>>

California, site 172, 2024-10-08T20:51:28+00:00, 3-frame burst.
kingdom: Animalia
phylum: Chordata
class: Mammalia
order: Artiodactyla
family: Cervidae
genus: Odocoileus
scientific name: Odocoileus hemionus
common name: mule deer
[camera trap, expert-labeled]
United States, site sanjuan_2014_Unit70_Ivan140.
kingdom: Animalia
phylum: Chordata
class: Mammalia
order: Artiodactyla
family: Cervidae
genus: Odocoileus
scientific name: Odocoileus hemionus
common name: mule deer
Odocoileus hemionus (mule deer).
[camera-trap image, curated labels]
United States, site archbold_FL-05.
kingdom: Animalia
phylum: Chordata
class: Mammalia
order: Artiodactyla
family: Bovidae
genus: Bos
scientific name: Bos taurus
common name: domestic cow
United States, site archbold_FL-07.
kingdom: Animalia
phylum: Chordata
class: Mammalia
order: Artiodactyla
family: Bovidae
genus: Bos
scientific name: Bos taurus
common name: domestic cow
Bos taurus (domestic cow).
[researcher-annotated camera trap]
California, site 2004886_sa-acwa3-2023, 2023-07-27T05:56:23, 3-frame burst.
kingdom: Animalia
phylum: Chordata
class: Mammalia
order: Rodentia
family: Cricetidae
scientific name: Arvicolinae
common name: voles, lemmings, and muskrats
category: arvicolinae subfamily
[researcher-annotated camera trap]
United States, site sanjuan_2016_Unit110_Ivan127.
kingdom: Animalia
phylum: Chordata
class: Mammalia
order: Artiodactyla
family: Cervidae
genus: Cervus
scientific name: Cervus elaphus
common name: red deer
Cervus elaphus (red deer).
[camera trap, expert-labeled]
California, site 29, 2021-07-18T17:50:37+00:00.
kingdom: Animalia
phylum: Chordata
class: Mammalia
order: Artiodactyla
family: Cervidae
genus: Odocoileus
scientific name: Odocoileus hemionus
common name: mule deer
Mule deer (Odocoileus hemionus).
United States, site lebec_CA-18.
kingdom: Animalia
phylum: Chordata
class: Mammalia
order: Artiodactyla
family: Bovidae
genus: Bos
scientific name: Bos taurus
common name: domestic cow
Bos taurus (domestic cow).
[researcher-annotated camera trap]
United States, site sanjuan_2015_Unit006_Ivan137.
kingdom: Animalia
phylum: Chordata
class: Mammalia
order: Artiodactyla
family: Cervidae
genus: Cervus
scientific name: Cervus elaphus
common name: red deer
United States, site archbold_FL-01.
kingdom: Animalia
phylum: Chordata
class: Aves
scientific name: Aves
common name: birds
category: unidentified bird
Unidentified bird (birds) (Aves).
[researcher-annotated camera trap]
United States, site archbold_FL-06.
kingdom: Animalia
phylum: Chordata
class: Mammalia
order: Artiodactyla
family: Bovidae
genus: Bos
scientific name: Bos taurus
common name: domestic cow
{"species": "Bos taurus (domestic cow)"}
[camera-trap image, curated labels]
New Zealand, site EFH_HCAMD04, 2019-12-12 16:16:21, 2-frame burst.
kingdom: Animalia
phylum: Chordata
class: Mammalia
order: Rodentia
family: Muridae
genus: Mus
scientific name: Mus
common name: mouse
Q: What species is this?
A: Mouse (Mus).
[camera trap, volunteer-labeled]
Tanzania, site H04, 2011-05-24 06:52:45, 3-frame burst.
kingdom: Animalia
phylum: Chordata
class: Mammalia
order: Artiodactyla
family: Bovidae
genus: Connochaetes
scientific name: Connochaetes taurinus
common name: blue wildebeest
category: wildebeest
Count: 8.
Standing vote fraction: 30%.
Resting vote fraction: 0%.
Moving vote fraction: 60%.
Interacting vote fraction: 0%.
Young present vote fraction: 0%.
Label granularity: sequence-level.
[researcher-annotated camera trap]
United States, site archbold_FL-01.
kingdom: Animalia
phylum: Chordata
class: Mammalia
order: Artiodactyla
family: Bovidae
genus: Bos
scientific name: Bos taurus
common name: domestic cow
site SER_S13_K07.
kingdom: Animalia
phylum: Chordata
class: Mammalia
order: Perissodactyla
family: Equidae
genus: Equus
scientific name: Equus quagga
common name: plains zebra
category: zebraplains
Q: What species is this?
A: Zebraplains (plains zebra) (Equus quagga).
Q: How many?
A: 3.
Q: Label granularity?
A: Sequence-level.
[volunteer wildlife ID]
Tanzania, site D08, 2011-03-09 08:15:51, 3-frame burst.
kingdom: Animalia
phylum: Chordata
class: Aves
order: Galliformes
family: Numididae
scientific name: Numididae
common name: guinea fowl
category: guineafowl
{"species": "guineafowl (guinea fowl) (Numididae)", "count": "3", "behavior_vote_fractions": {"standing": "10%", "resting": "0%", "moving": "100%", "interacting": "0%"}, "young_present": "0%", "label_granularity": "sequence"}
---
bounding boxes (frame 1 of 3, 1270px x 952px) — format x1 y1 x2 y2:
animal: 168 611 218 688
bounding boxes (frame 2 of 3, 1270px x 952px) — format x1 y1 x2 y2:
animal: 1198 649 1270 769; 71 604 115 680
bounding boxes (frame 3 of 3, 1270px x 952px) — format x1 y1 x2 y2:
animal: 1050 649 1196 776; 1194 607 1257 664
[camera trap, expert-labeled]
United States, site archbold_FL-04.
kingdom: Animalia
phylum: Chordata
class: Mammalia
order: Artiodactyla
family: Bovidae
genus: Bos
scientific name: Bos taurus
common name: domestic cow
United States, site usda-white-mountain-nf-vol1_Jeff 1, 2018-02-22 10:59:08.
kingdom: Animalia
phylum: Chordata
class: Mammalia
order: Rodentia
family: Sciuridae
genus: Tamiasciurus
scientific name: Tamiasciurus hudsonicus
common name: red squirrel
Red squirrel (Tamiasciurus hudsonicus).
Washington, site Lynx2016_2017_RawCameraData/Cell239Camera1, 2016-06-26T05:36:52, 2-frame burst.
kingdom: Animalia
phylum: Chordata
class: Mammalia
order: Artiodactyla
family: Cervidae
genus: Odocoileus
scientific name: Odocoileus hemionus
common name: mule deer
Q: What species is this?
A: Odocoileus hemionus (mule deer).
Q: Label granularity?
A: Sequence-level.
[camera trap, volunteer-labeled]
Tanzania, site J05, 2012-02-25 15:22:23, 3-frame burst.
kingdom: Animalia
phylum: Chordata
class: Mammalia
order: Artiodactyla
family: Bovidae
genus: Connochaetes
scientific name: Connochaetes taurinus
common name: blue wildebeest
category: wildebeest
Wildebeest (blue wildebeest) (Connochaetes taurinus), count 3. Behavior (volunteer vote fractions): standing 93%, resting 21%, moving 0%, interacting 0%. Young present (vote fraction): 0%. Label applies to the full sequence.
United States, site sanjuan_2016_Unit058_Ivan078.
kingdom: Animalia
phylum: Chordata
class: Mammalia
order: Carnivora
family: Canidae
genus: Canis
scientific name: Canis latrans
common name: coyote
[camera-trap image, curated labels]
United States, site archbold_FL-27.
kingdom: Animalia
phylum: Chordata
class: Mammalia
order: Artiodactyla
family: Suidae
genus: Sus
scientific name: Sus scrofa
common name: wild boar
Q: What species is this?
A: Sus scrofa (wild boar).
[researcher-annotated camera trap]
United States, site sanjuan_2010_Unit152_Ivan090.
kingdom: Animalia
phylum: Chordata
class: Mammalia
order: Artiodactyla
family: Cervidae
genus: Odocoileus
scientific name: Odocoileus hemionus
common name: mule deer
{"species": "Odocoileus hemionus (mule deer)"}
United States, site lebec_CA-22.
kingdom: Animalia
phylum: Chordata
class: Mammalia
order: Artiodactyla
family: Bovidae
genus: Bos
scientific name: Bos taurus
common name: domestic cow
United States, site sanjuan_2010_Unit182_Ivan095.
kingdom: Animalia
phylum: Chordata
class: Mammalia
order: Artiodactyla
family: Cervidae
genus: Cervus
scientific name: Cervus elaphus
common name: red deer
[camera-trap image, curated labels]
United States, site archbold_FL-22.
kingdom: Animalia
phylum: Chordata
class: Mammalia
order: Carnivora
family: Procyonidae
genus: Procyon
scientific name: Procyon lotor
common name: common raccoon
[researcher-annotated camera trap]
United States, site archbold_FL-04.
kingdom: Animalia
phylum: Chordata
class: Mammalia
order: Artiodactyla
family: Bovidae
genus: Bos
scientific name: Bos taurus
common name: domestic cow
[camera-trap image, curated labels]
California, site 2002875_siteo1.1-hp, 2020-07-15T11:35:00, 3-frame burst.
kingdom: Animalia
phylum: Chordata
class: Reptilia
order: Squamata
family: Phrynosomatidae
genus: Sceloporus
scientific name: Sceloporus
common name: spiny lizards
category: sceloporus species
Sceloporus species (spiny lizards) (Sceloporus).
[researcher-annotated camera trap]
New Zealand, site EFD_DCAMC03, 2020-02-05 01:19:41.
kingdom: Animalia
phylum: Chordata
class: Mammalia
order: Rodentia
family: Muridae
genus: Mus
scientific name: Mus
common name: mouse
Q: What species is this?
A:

<<

*EXERCISE BRIEF*: Retype exactly the span of lines from the one with "common name: birds" through the one with "[volunteer wildlife ID]"; include both ends and omit the rest of the material.

*RESPONSE AREA*:
common name: birds
category: unidentified bird
Unidentified bird (birds) (Aves).
[researcher-annotated camera trap]
United States, site archbold_FL-06.
kingdom: Animalia
phylum: Chordata
class: Mammalia
order: Artiodactyla
family: Bovidae
genus: Bos
scientific name: Bos taurus
common name: domestic cow
{"species": "Bos taurus (domestic cow)"}
[camera-trap image, curated labels]
New Zealand, site EFH_HCAMD04, 2019-12-12 16:16:21, 2-frame burst.
kingdom: Animalia
phylum: Chordata
class: Mammalia
order: Rodentia
family: Muridae
genus: Mus
scientific name: Mus
common name: mouse
Q: What species is this?
A: Mouse (Mus).
[camera trap, volunteer-labeled]
Tanzania, site H04, 2011-05-24 06:52:45, 3-frame burst.
kingdom: Animalia
phylum: Chordata
class: Mammalia
order: Artiodactyla
family: Bovidae
genus: Connochaetes
scientific name: Connochaetes taurinus
common name: blue wildebeest
category: wildebeest
Count: 8.
Standing vote fraction: 30%.
Resting vote fraction: 0%.
Moving vote fraction: 60%.
Interacting vote fraction: 0%.
Young present vote fraction: 0%.
Label granularity: sequence-level.
[researcher-annotated camera trap]
United States, site archbold_FL-01.
kingdom: Animalia
phylum: Chordata
class: Mammalia
order: Artiodactyla
family: Bovidae
genus: Bos
scientific name: Bos taurus
common name: domestic cow
site SER_S13_K07.
kingdom: Animalia
phylum: Chordata
class: Mammalia
order: Perissodactyla
family: Equidae
genus: Equus
scientific name: Equus quagga
common name: plains zebra
category: zebraplains
Q: What species is this?
A: Zebraplains (plains zebra) (Equus quagga).
Q: How many?
A: 3.
Q: Label granularity?
A: Sequence-level.
[volunteer wildlife ID]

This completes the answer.